>> START DATA LISTING
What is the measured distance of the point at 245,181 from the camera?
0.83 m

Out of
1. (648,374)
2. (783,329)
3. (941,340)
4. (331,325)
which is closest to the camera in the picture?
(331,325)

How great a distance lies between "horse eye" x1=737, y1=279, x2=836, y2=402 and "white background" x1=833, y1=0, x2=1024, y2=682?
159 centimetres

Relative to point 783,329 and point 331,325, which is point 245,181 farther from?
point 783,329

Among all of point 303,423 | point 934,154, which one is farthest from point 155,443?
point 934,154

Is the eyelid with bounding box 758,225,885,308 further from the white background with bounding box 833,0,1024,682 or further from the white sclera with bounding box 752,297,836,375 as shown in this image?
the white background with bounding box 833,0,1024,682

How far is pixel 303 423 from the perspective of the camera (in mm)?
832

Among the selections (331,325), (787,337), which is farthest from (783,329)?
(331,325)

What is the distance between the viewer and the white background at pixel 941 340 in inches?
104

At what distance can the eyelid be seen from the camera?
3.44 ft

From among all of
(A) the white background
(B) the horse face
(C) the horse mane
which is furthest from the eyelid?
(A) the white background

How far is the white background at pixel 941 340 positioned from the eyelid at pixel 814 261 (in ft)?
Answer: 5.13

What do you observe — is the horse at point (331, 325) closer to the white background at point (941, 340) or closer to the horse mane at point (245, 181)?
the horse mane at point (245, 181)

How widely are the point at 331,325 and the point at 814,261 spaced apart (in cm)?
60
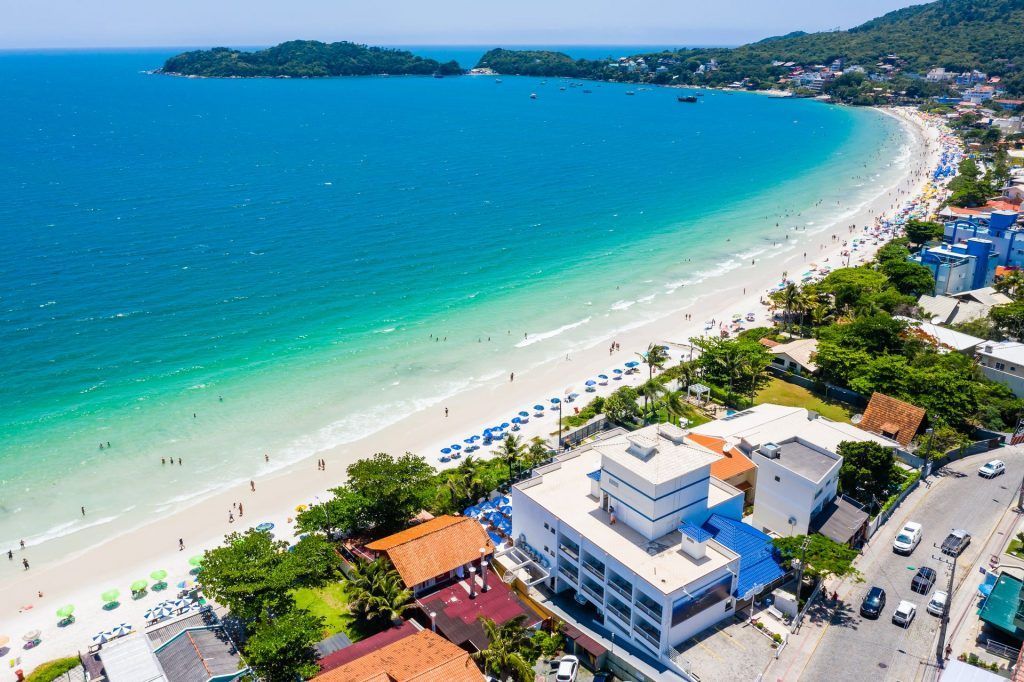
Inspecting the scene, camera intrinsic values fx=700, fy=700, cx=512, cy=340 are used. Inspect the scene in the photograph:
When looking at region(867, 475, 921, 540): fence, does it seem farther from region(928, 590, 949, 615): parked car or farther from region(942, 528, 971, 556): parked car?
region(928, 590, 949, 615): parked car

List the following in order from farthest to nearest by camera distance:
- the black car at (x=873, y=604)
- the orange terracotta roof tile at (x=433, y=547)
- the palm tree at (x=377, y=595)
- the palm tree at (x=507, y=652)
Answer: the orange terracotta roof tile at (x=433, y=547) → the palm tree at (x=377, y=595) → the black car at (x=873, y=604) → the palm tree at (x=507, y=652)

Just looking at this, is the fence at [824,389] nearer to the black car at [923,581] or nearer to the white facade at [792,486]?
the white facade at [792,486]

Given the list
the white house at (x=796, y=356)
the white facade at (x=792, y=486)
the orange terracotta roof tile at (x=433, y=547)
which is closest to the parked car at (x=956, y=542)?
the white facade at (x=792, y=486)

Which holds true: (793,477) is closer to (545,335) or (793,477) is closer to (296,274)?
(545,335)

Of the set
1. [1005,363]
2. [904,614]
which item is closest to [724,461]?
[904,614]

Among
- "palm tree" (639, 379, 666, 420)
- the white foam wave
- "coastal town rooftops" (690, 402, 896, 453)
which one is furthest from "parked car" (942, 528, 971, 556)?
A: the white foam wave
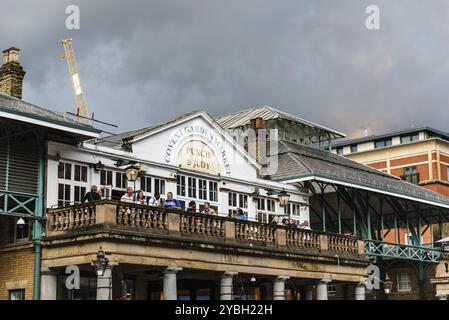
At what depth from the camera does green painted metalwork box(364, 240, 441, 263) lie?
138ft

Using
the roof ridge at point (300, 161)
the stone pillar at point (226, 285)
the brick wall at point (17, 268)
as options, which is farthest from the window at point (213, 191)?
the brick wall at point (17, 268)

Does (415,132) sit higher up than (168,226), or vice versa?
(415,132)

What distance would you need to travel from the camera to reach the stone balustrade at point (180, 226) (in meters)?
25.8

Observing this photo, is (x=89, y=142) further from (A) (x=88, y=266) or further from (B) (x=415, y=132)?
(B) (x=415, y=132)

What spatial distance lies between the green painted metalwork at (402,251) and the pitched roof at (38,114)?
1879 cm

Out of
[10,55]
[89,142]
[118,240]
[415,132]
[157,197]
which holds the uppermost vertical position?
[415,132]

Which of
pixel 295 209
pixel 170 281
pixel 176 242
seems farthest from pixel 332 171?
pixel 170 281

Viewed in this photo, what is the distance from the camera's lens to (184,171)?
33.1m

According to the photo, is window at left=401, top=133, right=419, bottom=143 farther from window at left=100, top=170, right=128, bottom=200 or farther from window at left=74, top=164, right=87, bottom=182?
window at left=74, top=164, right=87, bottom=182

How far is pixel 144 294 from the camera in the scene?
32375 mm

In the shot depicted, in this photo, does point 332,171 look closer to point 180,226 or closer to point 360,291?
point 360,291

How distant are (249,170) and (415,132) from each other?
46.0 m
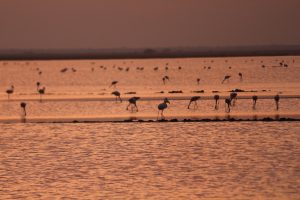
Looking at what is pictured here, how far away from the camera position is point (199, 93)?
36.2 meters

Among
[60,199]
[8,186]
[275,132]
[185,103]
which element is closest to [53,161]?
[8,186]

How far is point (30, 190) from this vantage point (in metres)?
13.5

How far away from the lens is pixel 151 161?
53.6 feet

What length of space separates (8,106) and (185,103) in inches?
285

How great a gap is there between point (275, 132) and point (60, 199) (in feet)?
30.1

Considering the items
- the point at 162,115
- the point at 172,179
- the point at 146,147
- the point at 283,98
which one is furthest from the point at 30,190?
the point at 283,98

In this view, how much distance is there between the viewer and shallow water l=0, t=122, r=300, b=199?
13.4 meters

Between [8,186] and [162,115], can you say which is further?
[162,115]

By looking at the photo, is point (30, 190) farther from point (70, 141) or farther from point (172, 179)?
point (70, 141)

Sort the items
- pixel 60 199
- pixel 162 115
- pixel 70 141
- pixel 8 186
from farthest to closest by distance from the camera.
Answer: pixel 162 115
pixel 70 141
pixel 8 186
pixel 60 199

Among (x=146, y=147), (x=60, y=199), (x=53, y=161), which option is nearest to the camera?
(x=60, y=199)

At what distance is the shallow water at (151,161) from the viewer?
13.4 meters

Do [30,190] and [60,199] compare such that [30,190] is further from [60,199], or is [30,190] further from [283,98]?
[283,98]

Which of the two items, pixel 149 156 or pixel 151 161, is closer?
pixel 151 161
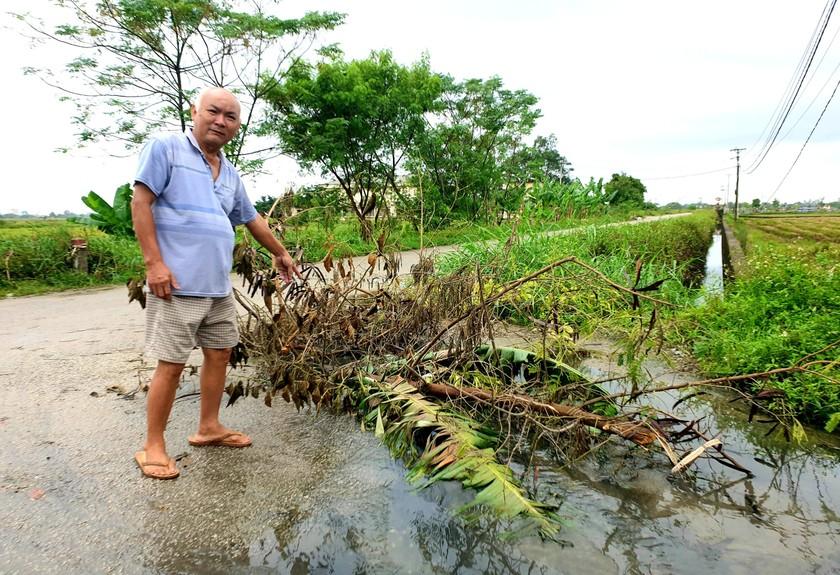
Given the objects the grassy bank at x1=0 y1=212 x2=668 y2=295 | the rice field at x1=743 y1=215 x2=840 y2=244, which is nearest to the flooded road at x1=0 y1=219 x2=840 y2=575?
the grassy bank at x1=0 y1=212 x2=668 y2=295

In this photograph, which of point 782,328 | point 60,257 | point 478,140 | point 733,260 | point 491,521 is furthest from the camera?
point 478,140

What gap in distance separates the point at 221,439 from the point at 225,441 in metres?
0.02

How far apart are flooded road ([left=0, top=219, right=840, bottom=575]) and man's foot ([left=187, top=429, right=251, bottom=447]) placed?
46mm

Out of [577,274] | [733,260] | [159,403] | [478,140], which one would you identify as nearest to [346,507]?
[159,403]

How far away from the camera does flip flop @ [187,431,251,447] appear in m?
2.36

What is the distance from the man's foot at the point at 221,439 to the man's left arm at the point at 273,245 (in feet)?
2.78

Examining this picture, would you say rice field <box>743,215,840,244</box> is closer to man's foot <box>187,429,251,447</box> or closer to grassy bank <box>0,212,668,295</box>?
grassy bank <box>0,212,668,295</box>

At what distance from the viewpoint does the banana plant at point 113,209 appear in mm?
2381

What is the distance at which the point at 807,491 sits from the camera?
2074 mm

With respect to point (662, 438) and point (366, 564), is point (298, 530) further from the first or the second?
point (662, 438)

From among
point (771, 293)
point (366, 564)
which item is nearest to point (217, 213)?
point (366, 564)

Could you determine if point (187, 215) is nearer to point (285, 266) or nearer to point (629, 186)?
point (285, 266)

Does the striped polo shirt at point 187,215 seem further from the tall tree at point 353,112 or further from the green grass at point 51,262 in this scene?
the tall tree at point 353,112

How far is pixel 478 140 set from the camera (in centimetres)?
>> END DATA LISTING
Give the data again exactly as written, with all pictures left out.

● RESPONSE:
What is the measured distance of the point at 245,181 from the camera?
0.83 m

Out of
1. (648,374)
2. (783,329)
3. (941,340)
4. (331,325)
which is closest to the camera in the picture?
(331,325)

How great a distance lies between "horse eye" x1=737, y1=279, x2=836, y2=402 and "white background" x1=833, y1=0, x2=1024, y2=682?
159 centimetres

Relative to point 783,329 and point 331,325, which is point 245,181 farther from?
point 783,329

Among all of point 303,423 | point 934,154, which one is farthest from point 155,443?
point 934,154

Is the eyelid with bounding box 758,225,885,308 further from the white background with bounding box 833,0,1024,682 or further from the white sclera with bounding box 752,297,836,375 as shown in this image?
the white background with bounding box 833,0,1024,682

How far is pixel 303 423 from the perspective of the camera (in mm)?
832

Among the selections (331,325), (787,337), which is farthest from (783,329)?
(331,325)

What is the distance between the viewer and the white background at pixel 941 340 in inches?
104

At what distance can the eyelid be seen from the camera?
3.44 ft

From among all of
(A) the white background
(B) the horse face
(C) the horse mane
which is furthest from the eyelid?
(A) the white background

How far is the white background at pixel 941 340 positioned from the eyelid at pixel 814 261 (in ft)?
Answer: 5.13

What do you observe — is the horse at point (331, 325) closer to the white background at point (941, 340) or closer to the horse mane at point (245, 181)?
the horse mane at point (245, 181)

How widely are the point at 331,325 and the point at 814,261 spaced apart (in cm)?
60
Inspecting the scene, camera intrinsic values fx=700, fy=700, cx=512, cy=340 are used. Inspect the scene in the photograph:
When looking at region(867, 475, 921, 540): fence, does it seem farther from region(928, 590, 949, 615): parked car or farther from region(942, 528, 971, 556): parked car?
region(928, 590, 949, 615): parked car

List the following in order from farthest to nearest by camera distance:
- the black car at (x=873, y=604)
- the orange terracotta roof tile at (x=433, y=547)
- the palm tree at (x=377, y=595)
- the palm tree at (x=507, y=652)
Answer: the orange terracotta roof tile at (x=433, y=547) → the palm tree at (x=377, y=595) → the black car at (x=873, y=604) → the palm tree at (x=507, y=652)

Just looking at this, is the fence at [824,389] nearer to the black car at [923,581] or nearer to the white facade at [792,486]?
the white facade at [792,486]

Given the list
the white house at (x=796, y=356)
the white facade at (x=792, y=486)
the orange terracotta roof tile at (x=433, y=547)
which is closest to the parked car at (x=956, y=542)?
the white facade at (x=792, y=486)

Which holds true: (793,477) is closer to (545,335) or (793,477) is closer to (296,274)?
(545,335)

Of the set
1. [1005,363]
2. [904,614]
which item is closest to [724,461]?
[904,614]

Among
- "palm tree" (639, 379, 666, 420)
- the white foam wave
- "coastal town rooftops" (690, 402, 896, 453)
which one is furthest from "parked car" (942, 528, 971, 556)?
A: the white foam wave
At what depth from the camera does green painted metalwork box(364, 240, 441, 263) lie?
138ft

Using
the roof ridge at point (300, 161)
the stone pillar at point (226, 285)
the brick wall at point (17, 268)
as options, which is farthest from the window at point (213, 191)?
the brick wall at point (17, 268)

Does (415,132) sit higher up than (168,226), or vice versa?
(415,132)

What distance would you need to travel from the camera to reach the stone balustrade at point (180, 226) (in meters)?
25.8

Observing this photo, is (x=89, y=142) further from (A) (x=88, y=266) or further from (B) (x=415, y=132)?
(B) (x=415, y=132)

What spatial distance lies between the green painted metalwork at (402,251) and the pitched roof at (38,114)?
1879 cm

Out of
[10,55]
[89,142]
[118,240]
[415,132]
[157,197]
which holds the uppermost vertical position?
[415,132]

Which of
pixel 295 209
pixel 170 281
pixel 176 242
seems farthest from pixel 332 171?
pixel 170 281

Viewed in this photo, what is the distance from the camera's lens to (184,171)?
33.1m

According to the photo, is window at left=401, top=133, right=419, bottom=143 farther from window at left=100, top=170, right=128, bottom=200 or farther from window at left=74, top=164, right=87, bottom=182?
window at left=74, top=164, right=87, bottom=182

How far is pixel 144 294 from the camera in the scene?
32375 mm

In the shot depicted, in this photo, does point 332,171 look closer to point 180,226 or closer to point 360,291?
point 360,291

How distant are (249,170) and (415,132) from each other?
46.0 m
Looking at what is pictured here, how far away from the camera position is point (199, 93)?
36.2 meters

Among
[60,199]
[8,186]
[275,132]
[185,103]
which element is closest to [53,161]?
[8,186]

How far is point (30, 190) from this vantage point (in metres)?
13.5

How far away from the lens is pixel 151 161?
53.6 feet

What length of space separates (8,106) and (185,103) in inches?
285

How great a gap is there between point (275, 132) and point (60, 199) (in feet)?
30.1

Considering the items
- the point at 162,115
- the point at 172,179
- the point at 146,147
- the point at 283,98
which one is furthest from the point at 30,190?
the point at 283,98

In this view, how much distance is there between the viewer and shallow water l=0, t=122, r=300, b=199?
13.4 meters

Between [8,186] and [162,115], can you say which is further?
[162,115]

By looking at the photo, is point (30, 190) farther from point (70, 141) or farther from point (172, 179)?
point (70, 141)

Sort the items
- pixel 60 199
- pixel 162 115
- pixel 70 141
- pixel 8 186
from farthest to closest by distance from the camera.
Answer: pixel 162 115
pixel 70 141
pixel 8 186
pixel 60 199

Among (x=146, y=147), (x=60, y=199), (x=53, y=161), which option is nearest to the camera?
(x=60, y=199)

At what distance is the shallow water at (151,161) from the viewer?
13.4 meters

Do [30,190] and [60,199] compare such that [30,190] is further from [60,199], or is [30,190] further from [283,98]?
[283,98]

Which of the two items, pixel 149 156 or pixel 151 161, is closer?
pixel 151 161
Given the objects the grassy bank at x1=0 y1=212 x2=668 y2=295 | the rice field at x1=743 y1=215 x2=840 y2=244, which is nearest to the flooded road at x1=0 y1=219 x2=840 y2=575?
the grassy bank at x1=0 y1=212 x2=668 y2=295

In this photograph, which of point 782,328 | point 60,257 | point 478,140 | point 733,260 | point 491,521 is furthest from the camera?
point 478,140

What gap in distance separates the point at 221,439 from the point at 225,441 in metres?
0.02

How far apart are flooded road ([left=0, top=219, right=840, bottom=575]) and man's foot ([left=187, top=429, right=251, bottom=447]) placed?
46mm

Out of [577,274] | [733,260] | [159,403] | [478,140], which one would you identify as nearest to [346,507]?
[159,403]

How far away from the camera does flip flop @ [187,431,251,447] appear in m?
2.36

What is the distance from the man's foot at the point at 221,439 to the man's left arm at the point at 273,245 (in feet)?
2.78

Examining this picture, would you say rice field <box>743,215,840,244</box> is closer to man's foot <box>187,429,251,447</box> or closer to grassy bank <box>0,212,668,295</box>?
grassy bank <box>0,212,668,295</box>

At what distance from the viewpoint does the banana plant at point 113,209 appear in mm?
2381

What is the distance at which the point at 807,491 sits from the camera?
2074 mm

With respect to point (662, 438) and point (366, 564), is point (298, 530) further from the first or the second?
point (662, 438)

From among
point (771, 293)
point (366, 564)
which item is nearest to point (217, 213)?
point (366, 564)

Could you determine if point (187, 215) is nearer to point (285, 266) or nearer to point (629, 186)?
point (285, 266)

Does the striped polo shirt at point 187,215 seem further from the tall tree at point 353,112 or further from the green grass at point 51,262 in this scene?
the tall tree at point 353,112

How far is pixel 478 140 set from the camera (in centimetres)?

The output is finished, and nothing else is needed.